Athens expects nod for early debt payment


Greece is about to get the nod from the European Union for the early repayment of the three installments of bilateral loans, as well as for the use of the “hard” cushion, in the next 24 hours, with the payment to follow by December 12, giving a strong message to the markets that the country is “aggressively” reducing its debt and continuously improving its fiscal position.

The European Stability Mechanism (ESM) and the European Financial Stability Fund (EFSF) – which hold approximately 54% of Greek public debt – have already approved the triple repayment requested by Greece and the official announcement is expected in the coming days, either before or together with the announcement of the ESM’s approval for the use of the 15.697-billion-euro cash buffer, which will be made on Tuesday, December 3.

The cushion was created in 2018 and could not be used until now, as it had been provided as a safety net in case of need after the country’s exit from the bailout process. Now that Greece has regained its investment grade, as well as financing from the markets, there is no reason for this cushion to wait. Therefore, the ESM judged that Greece can start using this money to reduce its debt. The agreement is, however, that this amount of €15.697 billion will be used in parts over three years. This year the country will be able to use approximately €5 billion, in 2025 another €5 billion and in 2026 the remaining €5 billion, in debt reduction moves.

Consequently, this year’s early repayment of the three installments of the Greek Loan Facility (GLF) will be made using part of the cash buffer that is now unlocked.
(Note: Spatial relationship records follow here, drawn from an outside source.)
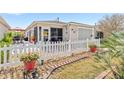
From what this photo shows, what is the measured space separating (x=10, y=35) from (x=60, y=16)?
3.78 feet

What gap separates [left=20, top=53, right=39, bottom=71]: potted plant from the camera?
26.0 feet

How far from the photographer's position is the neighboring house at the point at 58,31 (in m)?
7.64

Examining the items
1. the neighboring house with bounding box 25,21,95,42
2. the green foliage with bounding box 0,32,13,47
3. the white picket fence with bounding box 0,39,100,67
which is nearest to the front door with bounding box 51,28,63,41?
the neighboring house with bounding box 25,21,95,42

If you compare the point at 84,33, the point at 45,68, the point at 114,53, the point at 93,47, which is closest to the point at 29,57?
the point at 45,68

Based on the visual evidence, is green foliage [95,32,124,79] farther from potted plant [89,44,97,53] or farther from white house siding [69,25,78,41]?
white house siding [69,25,78,41]

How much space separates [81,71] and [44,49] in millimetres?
1205

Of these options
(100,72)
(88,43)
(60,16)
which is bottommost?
(100,72)

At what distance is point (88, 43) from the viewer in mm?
7988

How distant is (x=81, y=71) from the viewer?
7.98m

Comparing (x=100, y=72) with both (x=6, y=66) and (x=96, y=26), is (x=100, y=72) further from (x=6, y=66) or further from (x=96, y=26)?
(x=6, y=66)

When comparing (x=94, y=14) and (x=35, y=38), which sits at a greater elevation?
(x=94, y=14)

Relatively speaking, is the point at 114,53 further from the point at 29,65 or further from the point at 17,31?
the point at 17,31
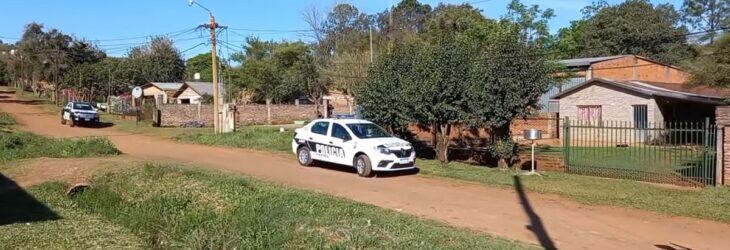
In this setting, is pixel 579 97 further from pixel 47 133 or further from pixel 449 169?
pixel 47 133

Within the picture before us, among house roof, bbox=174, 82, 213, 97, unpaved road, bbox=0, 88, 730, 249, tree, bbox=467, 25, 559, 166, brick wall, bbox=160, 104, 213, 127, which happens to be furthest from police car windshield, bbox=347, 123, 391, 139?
house roof, bbox=174, 82, 213, 97

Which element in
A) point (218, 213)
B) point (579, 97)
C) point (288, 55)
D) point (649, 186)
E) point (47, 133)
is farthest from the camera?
point (288, 55)

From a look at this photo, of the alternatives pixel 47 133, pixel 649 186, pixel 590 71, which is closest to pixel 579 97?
pixel 590 71

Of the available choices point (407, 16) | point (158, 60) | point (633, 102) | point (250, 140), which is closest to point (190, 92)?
point (158, 60)

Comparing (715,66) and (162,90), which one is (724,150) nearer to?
(715,66)

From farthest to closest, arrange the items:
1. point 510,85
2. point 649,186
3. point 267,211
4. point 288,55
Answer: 1. point 288,55
2. point 510,85
3. point 649,186
4. point 267,211

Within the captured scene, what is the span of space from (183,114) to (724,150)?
119 feet

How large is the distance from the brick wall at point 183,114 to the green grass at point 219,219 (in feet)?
92.7

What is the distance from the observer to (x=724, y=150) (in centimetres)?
1474

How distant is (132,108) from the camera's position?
47188 mm

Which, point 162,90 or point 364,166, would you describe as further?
point 162,90

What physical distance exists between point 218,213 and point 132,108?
37936 millimetres

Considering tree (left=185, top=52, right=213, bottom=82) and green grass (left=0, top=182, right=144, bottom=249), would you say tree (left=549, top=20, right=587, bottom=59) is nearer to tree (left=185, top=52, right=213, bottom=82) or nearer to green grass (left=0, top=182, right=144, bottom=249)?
tree (left=185, top=52, right=213, bottom=82)

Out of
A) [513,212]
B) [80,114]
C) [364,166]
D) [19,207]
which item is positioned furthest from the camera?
[80,114]
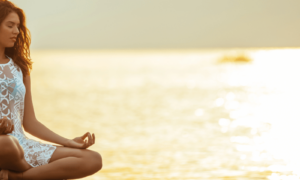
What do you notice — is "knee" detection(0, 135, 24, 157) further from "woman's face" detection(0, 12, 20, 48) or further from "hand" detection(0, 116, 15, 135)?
"woman's face" detection(0, 12, 20, 48)

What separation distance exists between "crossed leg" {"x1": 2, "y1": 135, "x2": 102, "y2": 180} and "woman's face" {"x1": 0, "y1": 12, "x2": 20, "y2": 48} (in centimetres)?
69

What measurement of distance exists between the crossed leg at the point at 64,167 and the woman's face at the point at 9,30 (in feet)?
2.27

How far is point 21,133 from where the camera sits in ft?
8.30

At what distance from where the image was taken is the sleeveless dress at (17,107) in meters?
2.46

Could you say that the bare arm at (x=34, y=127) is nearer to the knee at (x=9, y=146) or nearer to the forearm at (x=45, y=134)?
the forearm at (x=45, y=134)

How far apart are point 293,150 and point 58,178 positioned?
298cm

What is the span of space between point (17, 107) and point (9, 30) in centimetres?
44

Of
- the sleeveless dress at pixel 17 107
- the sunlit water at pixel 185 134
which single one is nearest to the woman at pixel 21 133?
the sleeveless dress at pixel 17 107

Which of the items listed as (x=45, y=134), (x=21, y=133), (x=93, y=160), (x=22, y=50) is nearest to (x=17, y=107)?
(x=21, y=133)

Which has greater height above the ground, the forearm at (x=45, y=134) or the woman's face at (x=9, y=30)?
the woman's face at (x=9, y=30)

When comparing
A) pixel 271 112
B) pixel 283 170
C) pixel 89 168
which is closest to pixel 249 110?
pixel 271 112

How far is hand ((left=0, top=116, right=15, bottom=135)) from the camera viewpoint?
228 cm

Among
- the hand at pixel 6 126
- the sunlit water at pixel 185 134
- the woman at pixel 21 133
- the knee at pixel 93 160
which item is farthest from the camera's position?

On December 12, Greece will repay early the GLF installments (expiring in 2026, 2027 and 2028) which total €7.935 billion, with €5 billion that it is entitled to use from the cash buffer and the remaining €2.95 billion coming from “free” reserves.

The aim of the triple repayment is to provide some relief in the cost of servicing interest, which is however relatively small and amounts to tens of millions of euros over a three-year period, but mainly to send a strong signal to international markets about Greece’s capabilities.

The balance of bilateral loans stands at €39.54 billion, while after the triple payment of next month it will fall to €31.6 billion.